3. A coupling as claimed in claim 2, wherein the recess is provided only in those parts of the outer circumference of the male member lying opposite the arm(s) when the bayonet connection is engaged thereby preventing the arm(s) being moved from the second position to the first position when the bayonet connection is not engaged.

4. A coupling as claimed in claim 2, wherein the recess is a groove extending around the outer circumference of the male part but lands are provided in the groove in places opposite the arm(s) when the bayonet connection is not engaged thereby preventing the arm(s) from being moved from their second to their first positions when the bayonet connection is not engaged

5. A coupling as claimed in claim 2, wherein a protrusion is formed at the bottom of the channel of the bayonet connection opposite to the entrance into the channel for the bayonet pins, which protrusion is such that it prevents the cam surface on the or each arm from engaging the recess and thereby prevents the arm(s) being moved to the first position.

6. A coupling as claimed in claim 1 or claim 2, wherein the recess is a groove extending the whole way around the outer circumference of the male part.

7. A coupling as claimed in any one of claims 1 to 5, wherein two or more arms are provided.

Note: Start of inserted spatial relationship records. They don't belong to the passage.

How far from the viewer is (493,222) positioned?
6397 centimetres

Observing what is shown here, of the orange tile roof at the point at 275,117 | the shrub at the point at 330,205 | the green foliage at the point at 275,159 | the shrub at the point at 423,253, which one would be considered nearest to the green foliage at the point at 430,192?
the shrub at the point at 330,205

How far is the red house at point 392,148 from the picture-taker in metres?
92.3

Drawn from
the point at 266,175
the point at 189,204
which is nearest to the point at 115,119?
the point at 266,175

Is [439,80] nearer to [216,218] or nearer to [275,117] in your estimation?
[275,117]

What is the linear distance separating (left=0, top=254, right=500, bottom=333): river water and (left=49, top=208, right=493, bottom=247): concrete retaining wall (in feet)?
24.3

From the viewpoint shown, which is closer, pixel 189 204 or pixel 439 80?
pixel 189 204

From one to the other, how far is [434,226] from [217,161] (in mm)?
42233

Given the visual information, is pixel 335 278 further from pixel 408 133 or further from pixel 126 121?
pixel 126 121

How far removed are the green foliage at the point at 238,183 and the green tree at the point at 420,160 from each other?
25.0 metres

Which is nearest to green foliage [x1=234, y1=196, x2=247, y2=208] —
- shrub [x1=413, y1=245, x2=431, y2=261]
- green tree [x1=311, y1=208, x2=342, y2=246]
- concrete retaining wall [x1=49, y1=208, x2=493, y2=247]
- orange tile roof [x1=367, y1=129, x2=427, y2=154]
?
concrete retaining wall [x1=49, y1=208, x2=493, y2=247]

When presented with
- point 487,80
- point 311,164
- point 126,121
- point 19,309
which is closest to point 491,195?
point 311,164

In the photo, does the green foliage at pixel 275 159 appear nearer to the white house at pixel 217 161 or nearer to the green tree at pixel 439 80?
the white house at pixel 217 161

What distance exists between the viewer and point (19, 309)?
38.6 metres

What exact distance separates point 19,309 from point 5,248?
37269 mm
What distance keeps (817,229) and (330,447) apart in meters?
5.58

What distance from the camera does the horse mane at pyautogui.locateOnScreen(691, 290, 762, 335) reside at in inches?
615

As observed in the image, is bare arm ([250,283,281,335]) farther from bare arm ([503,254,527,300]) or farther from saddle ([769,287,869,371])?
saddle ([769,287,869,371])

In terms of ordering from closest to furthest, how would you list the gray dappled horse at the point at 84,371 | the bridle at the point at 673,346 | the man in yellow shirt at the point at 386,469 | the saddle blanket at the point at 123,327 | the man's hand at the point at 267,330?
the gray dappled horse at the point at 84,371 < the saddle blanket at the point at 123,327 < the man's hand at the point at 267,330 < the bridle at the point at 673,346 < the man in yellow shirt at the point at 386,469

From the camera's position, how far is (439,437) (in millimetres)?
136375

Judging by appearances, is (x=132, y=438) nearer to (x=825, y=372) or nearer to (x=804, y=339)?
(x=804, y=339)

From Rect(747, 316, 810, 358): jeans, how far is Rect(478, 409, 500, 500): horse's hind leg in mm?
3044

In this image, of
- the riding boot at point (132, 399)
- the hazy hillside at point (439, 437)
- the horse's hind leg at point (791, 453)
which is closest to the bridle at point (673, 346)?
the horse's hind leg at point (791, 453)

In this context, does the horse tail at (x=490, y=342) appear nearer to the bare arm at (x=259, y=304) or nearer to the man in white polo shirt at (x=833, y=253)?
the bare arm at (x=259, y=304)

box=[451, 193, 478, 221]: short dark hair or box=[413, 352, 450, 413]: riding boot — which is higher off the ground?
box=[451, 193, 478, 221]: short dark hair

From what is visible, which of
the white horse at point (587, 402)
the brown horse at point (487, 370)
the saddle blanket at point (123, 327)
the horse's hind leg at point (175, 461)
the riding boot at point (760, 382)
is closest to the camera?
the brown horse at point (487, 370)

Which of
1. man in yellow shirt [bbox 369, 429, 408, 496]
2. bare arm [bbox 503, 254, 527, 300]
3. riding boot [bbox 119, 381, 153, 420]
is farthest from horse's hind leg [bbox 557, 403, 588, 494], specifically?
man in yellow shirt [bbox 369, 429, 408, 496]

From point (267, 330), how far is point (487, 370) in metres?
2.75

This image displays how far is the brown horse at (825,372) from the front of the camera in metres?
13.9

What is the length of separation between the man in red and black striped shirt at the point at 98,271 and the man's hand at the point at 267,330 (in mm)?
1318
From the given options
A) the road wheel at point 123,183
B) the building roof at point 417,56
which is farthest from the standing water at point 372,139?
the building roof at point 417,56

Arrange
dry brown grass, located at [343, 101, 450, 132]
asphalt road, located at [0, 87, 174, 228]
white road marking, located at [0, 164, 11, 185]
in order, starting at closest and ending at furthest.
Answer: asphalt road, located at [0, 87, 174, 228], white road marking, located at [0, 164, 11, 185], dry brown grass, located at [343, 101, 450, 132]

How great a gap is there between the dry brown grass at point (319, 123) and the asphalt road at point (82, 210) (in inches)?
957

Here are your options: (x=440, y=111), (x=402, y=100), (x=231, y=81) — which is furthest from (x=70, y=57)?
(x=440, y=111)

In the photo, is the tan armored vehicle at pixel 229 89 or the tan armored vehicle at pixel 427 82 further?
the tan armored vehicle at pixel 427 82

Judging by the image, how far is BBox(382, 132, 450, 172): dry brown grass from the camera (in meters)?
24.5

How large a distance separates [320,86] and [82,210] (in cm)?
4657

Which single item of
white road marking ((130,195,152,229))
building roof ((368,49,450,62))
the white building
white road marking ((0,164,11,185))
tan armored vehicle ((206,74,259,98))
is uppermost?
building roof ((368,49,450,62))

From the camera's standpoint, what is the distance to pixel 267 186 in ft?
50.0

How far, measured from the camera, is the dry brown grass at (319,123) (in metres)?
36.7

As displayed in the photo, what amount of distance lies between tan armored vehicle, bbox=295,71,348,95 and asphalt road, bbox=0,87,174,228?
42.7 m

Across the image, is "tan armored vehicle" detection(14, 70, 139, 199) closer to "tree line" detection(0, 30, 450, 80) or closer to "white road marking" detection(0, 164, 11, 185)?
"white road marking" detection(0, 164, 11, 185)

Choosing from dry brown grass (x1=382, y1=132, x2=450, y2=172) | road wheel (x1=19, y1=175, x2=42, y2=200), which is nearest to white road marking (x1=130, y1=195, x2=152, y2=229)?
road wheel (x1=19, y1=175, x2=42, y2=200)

8. A coupling as claimed in any one of claims 1 to 7, wherein the bayonet connection is formed by one or more pins on the male part engaging with a channel in the bore of the female part.

9. A coupling as claimed in any one of claims 1 to 8, wherein the bayonet connection, when engaged, allows limited axial movement between the male and female parts to allow pressurised contents of the coupling to leak when the arm(s) are in the second position.

10. A coupling substantially as hereinbefore described in connection with and as shown in the accompanying drawings.